Die letzte gemeinsame Oper von Richard Strauss und Hugo von Hofmannsthal – Arabella – ist eine lyrische Komödie. Tatsächlich ist sie das Sittengemälde einer untergehenden Gesellschaft, in der die Frauen ihre Lebensentscheidungen der Esoterik überlassen, die Männer spielsüchtig sind, auf Kredit ein längst nicht mehr finanzierbares Leben im Rausch von Alkohol und Bällen zelebriert wird und letztlich ein nicht sonderlich vertrauenserweckender Mann aus einem wenig bekannten Land zum Retter und Heilsbringer hochstilisiert wird. Uraufgeführt wurde dieser Taumel der Dekadenz dann auch noch ausgerechnet 1933 und geschrieben von einem Komponisten der sich mehr als leichtfertig den Nazis an den Hals warf.
Und nun Premiere in Dortmund ausgerechnet am Abend der Bundestagswahl, bei der eine rassistische Horde fast 13% erhält.
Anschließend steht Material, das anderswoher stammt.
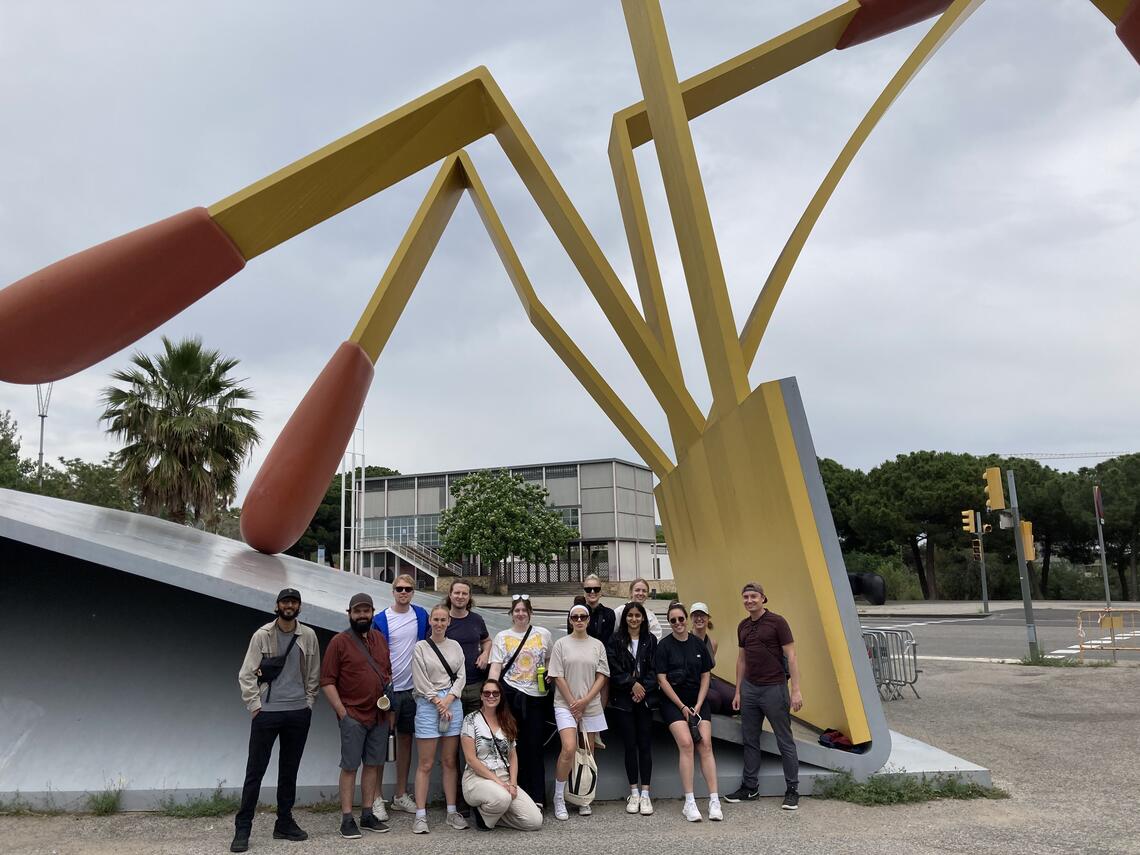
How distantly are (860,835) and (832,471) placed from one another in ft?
158

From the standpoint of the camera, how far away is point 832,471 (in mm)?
50594

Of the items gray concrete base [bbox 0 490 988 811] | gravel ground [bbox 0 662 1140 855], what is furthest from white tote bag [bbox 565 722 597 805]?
gray concrete base [bbox 0 490 988 811]

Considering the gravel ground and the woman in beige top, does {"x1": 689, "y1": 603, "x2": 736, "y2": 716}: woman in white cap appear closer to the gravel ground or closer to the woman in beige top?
the gravel ground

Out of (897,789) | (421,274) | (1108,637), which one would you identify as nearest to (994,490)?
(1108,637)

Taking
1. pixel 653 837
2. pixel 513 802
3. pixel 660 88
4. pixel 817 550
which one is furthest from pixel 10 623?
pixel 660 88

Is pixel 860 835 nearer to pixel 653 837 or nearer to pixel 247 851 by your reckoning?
pixel 653 837

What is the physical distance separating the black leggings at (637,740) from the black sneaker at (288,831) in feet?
7.19

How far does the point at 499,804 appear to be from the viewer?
203 inches

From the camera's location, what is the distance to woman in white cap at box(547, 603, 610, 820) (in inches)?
213

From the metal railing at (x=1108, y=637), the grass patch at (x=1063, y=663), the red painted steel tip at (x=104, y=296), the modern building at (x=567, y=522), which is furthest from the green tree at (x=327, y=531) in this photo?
the red painted steel tip at (x=104, y=296)

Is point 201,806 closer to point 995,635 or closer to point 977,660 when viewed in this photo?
point 977,660

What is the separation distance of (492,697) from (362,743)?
90 cm

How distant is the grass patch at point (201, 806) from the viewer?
221 inches

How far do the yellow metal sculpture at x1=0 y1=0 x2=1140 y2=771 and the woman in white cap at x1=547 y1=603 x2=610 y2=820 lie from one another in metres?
1.67
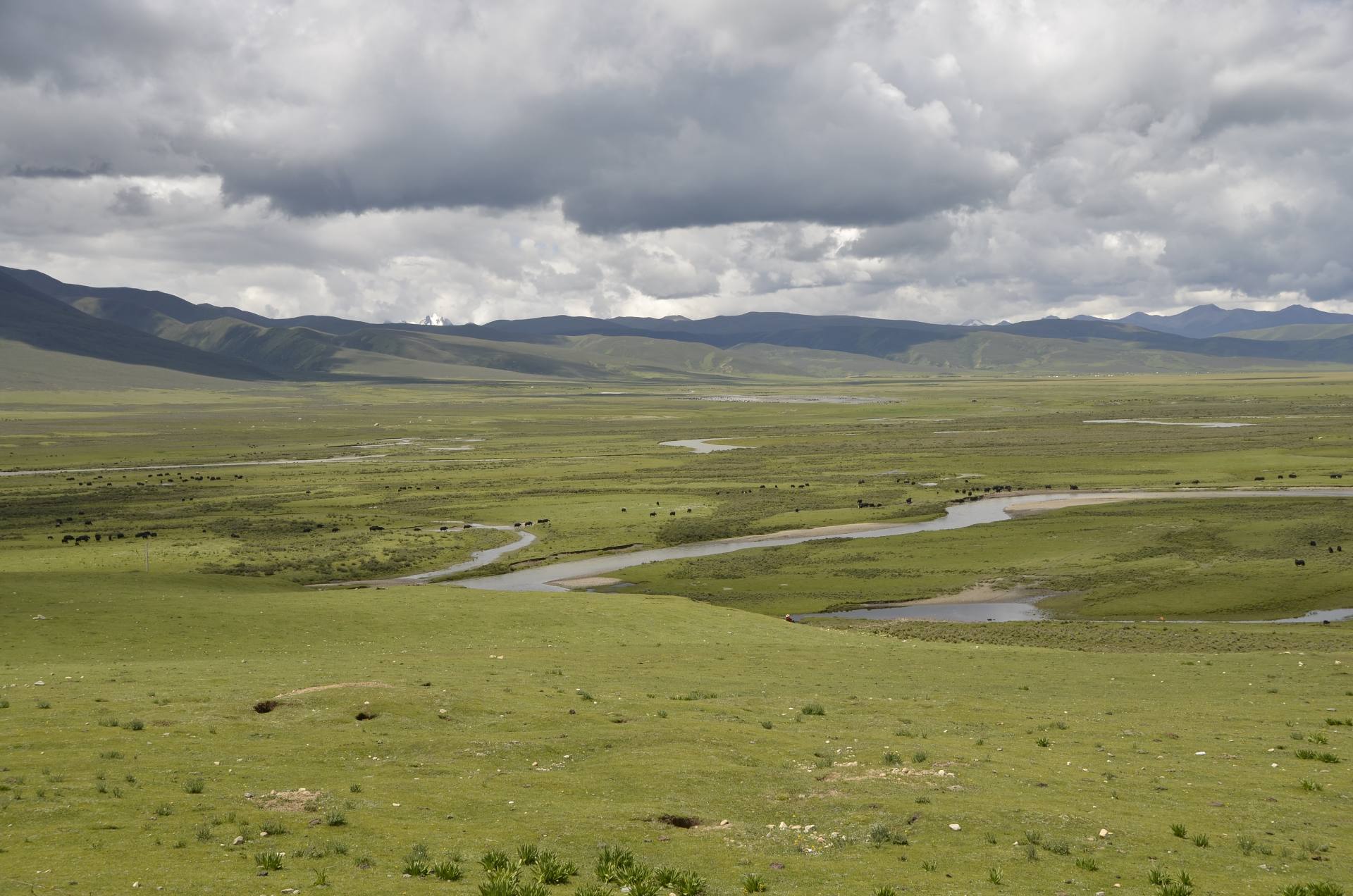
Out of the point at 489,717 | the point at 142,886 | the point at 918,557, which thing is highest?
the point at 142,886

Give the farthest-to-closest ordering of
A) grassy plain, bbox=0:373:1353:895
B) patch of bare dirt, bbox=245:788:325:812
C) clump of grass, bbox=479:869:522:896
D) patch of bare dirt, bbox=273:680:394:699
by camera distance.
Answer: patch of bare dirt, bbox=273:680:394:699 → patch of bare dirt, bbox=245:788:325:812 → grassy plain, bbox=0:373:1353:895 → clump of grass, bbox=479:869:522:896

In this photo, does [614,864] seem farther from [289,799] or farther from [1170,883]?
[1170,883]

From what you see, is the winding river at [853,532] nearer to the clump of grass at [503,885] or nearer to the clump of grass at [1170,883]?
the clump of grass at [503,885]

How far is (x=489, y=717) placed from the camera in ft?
86.9

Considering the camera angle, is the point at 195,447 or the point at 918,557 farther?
the point at 195,447

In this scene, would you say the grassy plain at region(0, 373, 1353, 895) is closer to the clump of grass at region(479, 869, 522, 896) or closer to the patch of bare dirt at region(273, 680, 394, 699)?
the clump of grass at region(479, 869, 522, 896)

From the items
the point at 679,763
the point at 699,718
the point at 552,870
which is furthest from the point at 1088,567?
the point at 552,870

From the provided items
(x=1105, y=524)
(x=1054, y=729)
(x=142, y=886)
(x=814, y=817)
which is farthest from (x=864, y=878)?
(x=1105, y=524)

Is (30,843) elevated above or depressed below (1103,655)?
above

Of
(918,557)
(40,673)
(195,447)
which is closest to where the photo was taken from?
(40,673)

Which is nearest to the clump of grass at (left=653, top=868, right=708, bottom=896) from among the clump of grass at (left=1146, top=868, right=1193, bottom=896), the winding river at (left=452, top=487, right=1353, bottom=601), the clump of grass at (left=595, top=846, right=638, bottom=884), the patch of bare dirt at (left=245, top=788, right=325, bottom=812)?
the clump of grass at (left=595, top=846, right=638, bottom=884)

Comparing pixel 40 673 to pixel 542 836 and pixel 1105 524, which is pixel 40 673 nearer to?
pixel 542 836

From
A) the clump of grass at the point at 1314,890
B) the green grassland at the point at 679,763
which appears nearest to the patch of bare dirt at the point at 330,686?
the green grassland at the point at 679,763

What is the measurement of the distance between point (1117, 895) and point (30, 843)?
58.6 ft
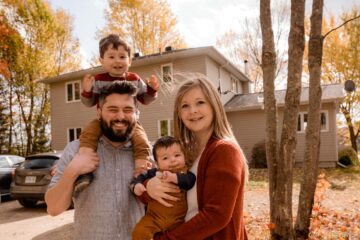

Als Intendant Jens-Daniel Herzog die Oper als Eröffnungspremiere seiner letzten Spielzeit in Dortmund ansetzte, stand freilich der Wahltermin noch nicht fest. Doch auch ohne dieses Zusammenfallen bietet „Arabella“ jede Menge Ansatzpunkte für den Regisseur Herzog, der schon bei anderen Klassikern gezeigt hat, dass er gern unter der allzu bekannten Oberfläche nach Geschichten forscht – bei Don Giovanni etwa oder Tristan und Isolde, bei der Entführung aus dem Serail und Otello.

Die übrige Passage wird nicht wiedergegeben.